──────── PAGE TEXT

Assessing resilience of regions: Challenges and emergent lessons in the Great Barrier Reef

When

Tuesday 8 April 2008,  12.00pm

location
ARC Centre of Excellence Conference Room Townsville
Presenter
Erin Bohensky and Samantha Stone-Jovicich, CSIRO Sustainable Ecosystems

Erin Bohensky is a Regional Futures Analyst with CSIRO Sustainable Ecosystems in Townsville. With a background in landscape and systems ecology, her research addresses the understanding and management of complex social-ecological system dynamics, and how these dynamics are influenced by information and perception. She uses a combination of quantitative and qualitative approaches, with current projects in the Great Barrier Reef catchment and the broader Asia-Pacific region. Before joining CSIRO in 2006, Erin completed her PhD at the University of Pretoria on social-ecological systems and water management in South Africa. She also contributed to the Millennium Ecosystem Assessment in Southern Africa, and subsequently worked on a UNEP/UNDP initiative to assist African governments in applying the Assessment framework to poverty reduction initiatives..

────────────────
──────── ENTRIES

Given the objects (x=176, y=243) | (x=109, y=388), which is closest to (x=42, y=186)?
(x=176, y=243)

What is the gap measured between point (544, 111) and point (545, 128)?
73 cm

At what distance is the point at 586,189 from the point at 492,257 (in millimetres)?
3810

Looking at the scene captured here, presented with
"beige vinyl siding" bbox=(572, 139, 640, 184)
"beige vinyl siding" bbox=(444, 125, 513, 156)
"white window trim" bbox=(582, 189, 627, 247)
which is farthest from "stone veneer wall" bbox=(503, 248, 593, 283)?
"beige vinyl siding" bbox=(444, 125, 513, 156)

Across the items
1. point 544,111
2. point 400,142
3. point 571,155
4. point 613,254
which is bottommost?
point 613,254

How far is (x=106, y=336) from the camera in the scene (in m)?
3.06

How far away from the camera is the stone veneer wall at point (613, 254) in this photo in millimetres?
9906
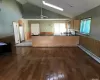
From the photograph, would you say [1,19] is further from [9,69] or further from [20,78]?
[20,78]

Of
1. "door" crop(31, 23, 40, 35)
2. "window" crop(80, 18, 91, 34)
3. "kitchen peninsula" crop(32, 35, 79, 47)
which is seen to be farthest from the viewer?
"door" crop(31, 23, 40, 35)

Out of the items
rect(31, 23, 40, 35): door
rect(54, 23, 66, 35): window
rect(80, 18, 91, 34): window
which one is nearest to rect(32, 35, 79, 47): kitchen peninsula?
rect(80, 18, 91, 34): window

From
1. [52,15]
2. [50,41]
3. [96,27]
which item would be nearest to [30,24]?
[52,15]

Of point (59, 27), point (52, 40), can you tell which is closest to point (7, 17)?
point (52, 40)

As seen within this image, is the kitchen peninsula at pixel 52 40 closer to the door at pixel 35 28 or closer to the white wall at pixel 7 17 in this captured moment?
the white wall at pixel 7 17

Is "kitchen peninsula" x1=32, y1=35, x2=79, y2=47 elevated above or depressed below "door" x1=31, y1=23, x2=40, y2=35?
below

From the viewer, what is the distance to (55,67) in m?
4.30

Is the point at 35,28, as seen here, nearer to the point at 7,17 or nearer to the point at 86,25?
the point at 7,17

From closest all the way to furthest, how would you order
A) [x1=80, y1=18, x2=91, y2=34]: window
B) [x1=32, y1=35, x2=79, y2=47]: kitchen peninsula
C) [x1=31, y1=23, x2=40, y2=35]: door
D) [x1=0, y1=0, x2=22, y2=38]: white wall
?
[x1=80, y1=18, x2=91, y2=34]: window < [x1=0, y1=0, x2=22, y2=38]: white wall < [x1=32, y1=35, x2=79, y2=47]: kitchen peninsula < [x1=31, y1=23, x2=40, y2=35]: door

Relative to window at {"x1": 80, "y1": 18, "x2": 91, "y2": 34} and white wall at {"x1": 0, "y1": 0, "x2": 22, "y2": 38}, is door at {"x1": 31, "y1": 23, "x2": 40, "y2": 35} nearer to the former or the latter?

────────────────
──────── ENTRIES

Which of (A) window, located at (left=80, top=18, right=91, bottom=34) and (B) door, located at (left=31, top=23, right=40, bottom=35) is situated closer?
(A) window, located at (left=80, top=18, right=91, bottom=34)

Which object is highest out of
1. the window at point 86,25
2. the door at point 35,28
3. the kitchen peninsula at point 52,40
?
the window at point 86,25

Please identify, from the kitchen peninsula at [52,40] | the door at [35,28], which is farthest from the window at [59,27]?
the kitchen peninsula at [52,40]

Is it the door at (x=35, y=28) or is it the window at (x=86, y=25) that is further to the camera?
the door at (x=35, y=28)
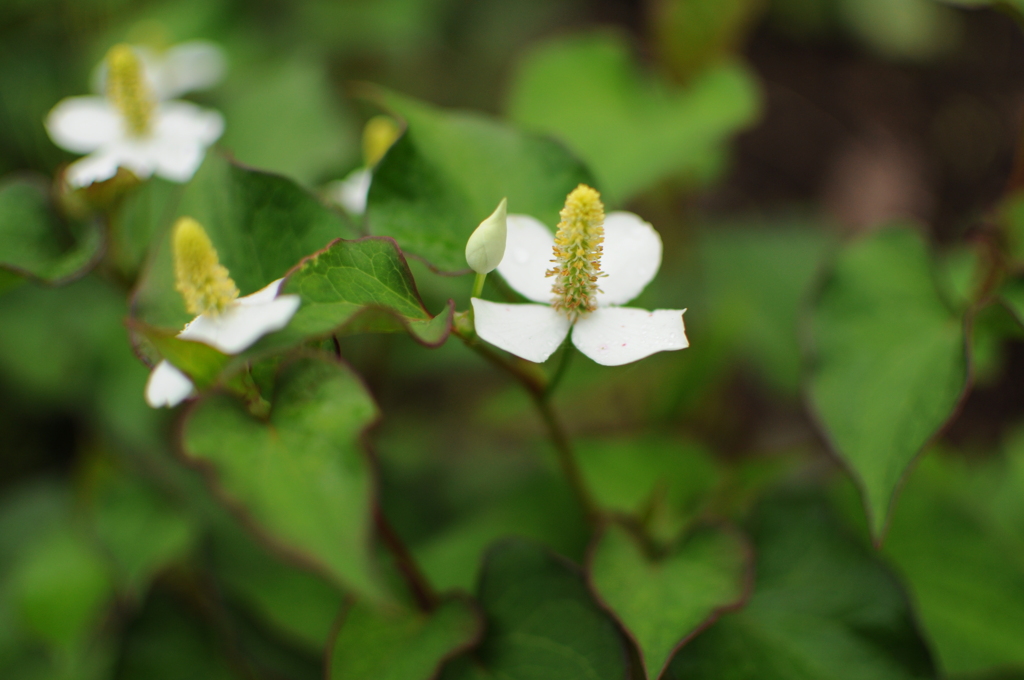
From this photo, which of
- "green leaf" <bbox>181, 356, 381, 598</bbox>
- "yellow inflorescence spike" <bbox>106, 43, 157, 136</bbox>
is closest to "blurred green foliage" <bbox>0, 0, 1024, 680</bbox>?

────────────────

• [AIM]
Retype the part of the seminar announcement from "Erin Bohensky is" up to and including "poverty reduction initiatives..". These entries have no connection to the seminar announcement.

• [SOLVED EXERCISE]
Erin Bohensky is a Regional Futures Analyst with CSIRO Sustainable Ecosystems in Townsville. With a background in landscape and systems ecology, her research addresses the understanding and management of complex social-ecological system dynamics, and how these dynamics are influenced by information and perception. She uses a combination of quantitative and qualitative approaches, with current projects in the Great Barrier Reef catchment and the broader Asia-Pacific region. Before joining CSIRO in 2006, Erin completed her PhD at the University of Pretoria on social-ecological systems and water management in South Africa. She also contributed to the Millennium Ecosystem Assessment in Southern Africa, and subsequently worked on a UNEP/UNDP initiative to assist African governments in applying the Assessment framework to poverty reduction initiatives..